◆ QUOTED PASSAGE:
## Begin
HA7CH

Two Pairs of Eyes

I've been thinking a lot about San Francisco and Silicon Valley lately.

More specifically, I've been thinking about why these two places, only forty minutes apart by car, feel like two different countries.

Silicon Valley is not a city. It's a suburb. Plaza after plaza, neighborhood after neighborhood, corporate park after corporate park. Every town has a so-called downtown, but compared to SF, those downtowns are basically just one block.

But geography is just the surface. The real difference is the gaze.

When you live in Silicon Valley, you can always feel someone watching you.

But honestly, those people aren't actually watching you. The truth of American life is that you spend more time alone than you think. The gaze you can feel — almost all the time — is yourself watching yourself.

It's just that the eyes you're watching yourself with were installed by the place you live. Once they're installed, you can't take them off. Even in an empty room, on an empty highway, at 2am with nobody around, those eyes are still open.

Silicon Valley installs a pair of eyes with very clear markings on them. They keep asking you: did you get the promotion? What's your company's valuation? Which school district did your kid get into? These questions all have clear answers. You can answer them at any moment, and at any moment you know exactly where you stand.

These markings are double-edged. On one hand, they slowly grind you into the shape they measure. You end up becoming a person mostly defined by these numbers.

On the other hand, a person without any markings also has a hard time pushing anything to its limit. I know this take isn't popular, but I think it's correct.

Caring about whether those eyes are scoring you and caring about whether you've actually done a good job are the same internal structure. A person who genuinely doesn't care what anyone thinks usually doesn't write code with tests, doesn't ship a product polished enough for a thousand strangers to use, doesn't sustain a thirty-year career arc. Patience, rigor, finishing — these are qualities that come more naturally to people who have an audience. Even if the audience is only imagined.

Silicon Valley is Silicon Valley because those eyes have, over decades, produced the world's best engineers, the most ruthless product standards, the longest patience. They kill creativity. But they also feed excellence. It's the same thing turning into different things at different stages of your life. Invention needs those eyes closed. Building needs them open.

I think this is similar to what happens in Asia. Asia installs the same kind of eyes — invisible, internalized, always there. They eat freedom, but they also build the kind of order that lets generations live stable lives. It's not a question of good or bad. It's a question of whether you need them right now.
## End
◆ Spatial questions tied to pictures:
## Begin
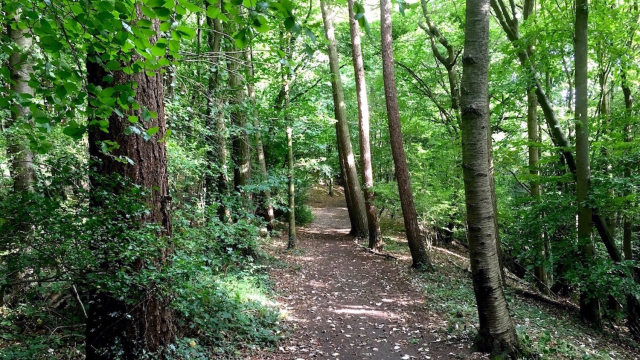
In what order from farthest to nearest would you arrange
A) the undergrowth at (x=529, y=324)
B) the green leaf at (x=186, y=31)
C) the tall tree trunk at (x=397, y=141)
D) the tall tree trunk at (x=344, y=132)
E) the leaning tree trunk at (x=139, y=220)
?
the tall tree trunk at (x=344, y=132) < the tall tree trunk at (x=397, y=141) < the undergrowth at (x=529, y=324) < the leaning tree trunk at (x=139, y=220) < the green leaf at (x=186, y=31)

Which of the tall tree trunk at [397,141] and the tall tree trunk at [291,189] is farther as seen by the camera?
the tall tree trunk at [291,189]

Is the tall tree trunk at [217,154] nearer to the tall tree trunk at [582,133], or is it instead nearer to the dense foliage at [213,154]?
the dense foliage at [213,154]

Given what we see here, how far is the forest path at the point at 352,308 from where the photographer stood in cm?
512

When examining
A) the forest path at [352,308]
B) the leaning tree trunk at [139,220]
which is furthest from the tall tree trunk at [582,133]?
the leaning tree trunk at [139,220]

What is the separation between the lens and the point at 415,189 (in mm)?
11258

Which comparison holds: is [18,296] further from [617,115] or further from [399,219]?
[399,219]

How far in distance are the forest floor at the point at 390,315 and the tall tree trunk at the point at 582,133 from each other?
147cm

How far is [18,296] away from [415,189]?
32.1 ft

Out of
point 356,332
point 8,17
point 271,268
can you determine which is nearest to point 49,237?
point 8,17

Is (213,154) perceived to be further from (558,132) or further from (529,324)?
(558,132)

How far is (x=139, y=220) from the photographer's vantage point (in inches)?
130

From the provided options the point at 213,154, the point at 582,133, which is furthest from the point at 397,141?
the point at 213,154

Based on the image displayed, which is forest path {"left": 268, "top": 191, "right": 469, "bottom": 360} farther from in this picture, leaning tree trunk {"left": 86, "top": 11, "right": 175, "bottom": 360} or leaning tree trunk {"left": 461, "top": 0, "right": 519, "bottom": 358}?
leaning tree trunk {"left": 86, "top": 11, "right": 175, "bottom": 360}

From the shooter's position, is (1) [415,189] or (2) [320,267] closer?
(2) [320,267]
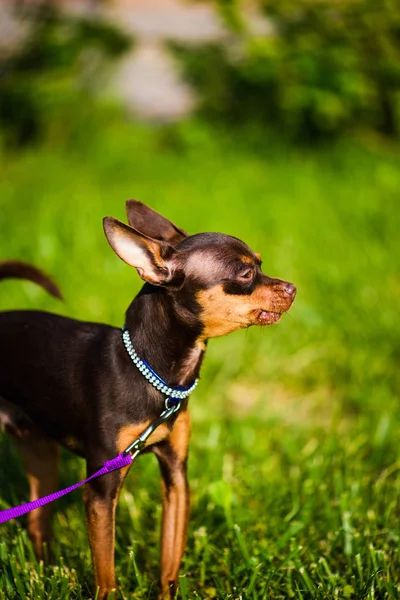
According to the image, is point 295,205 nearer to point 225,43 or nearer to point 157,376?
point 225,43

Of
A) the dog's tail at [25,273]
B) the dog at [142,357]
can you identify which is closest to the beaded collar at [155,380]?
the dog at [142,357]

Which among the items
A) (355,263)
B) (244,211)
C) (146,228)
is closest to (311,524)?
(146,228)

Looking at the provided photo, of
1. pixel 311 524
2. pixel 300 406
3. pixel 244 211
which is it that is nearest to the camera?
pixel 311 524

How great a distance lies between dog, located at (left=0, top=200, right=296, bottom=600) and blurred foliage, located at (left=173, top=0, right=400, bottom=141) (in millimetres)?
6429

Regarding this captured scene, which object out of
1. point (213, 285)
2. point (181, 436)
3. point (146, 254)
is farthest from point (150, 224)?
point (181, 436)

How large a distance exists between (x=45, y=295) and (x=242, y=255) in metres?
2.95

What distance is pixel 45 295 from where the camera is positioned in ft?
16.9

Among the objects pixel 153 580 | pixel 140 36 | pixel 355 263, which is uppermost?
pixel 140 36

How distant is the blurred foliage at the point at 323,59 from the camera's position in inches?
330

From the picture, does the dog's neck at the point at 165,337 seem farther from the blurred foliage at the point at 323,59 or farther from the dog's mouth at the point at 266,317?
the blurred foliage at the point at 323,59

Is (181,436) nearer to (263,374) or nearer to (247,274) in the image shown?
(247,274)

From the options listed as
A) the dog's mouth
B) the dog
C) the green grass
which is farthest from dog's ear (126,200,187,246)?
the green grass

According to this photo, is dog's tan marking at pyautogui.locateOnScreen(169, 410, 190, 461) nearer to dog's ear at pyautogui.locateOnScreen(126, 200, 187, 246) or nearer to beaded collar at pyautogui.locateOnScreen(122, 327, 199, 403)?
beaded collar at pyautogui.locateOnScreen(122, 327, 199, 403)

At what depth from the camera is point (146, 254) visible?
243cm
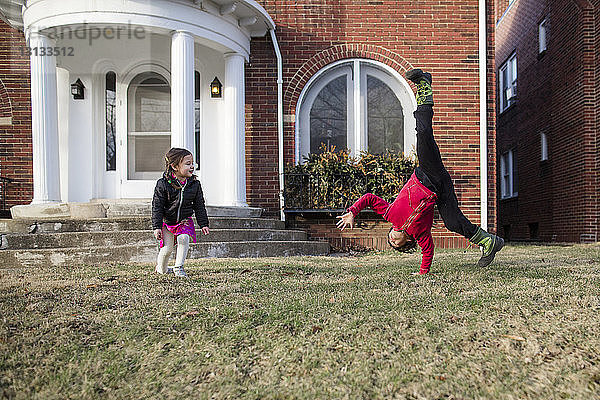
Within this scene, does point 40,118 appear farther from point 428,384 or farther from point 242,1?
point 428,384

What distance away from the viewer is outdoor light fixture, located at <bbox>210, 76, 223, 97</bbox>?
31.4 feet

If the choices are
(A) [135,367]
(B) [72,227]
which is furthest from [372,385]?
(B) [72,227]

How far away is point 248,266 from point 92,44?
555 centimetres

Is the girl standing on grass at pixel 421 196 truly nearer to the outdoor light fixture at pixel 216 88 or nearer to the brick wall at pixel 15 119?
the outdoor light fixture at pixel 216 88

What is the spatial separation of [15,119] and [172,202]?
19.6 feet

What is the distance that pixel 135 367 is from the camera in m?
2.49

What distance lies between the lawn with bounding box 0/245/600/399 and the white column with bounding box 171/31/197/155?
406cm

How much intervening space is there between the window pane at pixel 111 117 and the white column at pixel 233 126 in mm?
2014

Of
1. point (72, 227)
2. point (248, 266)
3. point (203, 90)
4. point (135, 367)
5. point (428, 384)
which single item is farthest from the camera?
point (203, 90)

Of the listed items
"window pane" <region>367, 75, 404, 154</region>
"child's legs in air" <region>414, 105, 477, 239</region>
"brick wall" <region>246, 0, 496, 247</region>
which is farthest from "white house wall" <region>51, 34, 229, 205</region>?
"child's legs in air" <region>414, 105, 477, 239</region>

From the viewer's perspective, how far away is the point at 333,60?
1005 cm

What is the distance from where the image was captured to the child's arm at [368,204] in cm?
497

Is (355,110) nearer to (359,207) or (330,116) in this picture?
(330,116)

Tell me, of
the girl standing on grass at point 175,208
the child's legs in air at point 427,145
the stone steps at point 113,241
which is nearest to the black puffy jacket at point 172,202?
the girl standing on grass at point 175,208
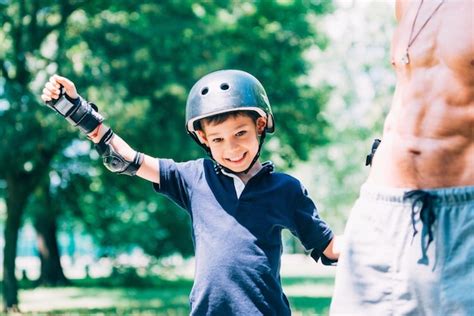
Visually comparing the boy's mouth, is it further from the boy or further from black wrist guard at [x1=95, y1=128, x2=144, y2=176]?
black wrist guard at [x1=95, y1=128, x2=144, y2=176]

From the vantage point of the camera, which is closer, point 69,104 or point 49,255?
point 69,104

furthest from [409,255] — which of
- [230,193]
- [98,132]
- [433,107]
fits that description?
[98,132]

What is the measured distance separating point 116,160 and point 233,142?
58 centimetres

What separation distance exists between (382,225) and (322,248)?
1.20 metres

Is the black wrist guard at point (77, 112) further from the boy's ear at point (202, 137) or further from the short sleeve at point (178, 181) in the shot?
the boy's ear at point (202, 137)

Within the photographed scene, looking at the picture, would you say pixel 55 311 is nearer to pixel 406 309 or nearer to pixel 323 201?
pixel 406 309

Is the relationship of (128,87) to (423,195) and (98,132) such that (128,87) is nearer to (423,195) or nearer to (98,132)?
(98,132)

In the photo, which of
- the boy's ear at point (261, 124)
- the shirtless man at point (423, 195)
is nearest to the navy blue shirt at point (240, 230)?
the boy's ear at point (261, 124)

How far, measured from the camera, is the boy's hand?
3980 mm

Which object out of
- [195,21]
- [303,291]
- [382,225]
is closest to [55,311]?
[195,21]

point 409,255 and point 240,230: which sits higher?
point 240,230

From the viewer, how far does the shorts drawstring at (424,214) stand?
## End
Answer the questions below using the essay on San Francisco and Silicon Valley.
1. How far apart by car are San Francisco and Silicon Valley?
2. What three questions do the eyes installed by Silicon Valley keep asking?
3. Which other place does the essay say installs the same kind of eyes?

1. Forty minutes.
2. Did you get the promotion? What's your company's valuation? Which school district did your kid get into?
3. Asia.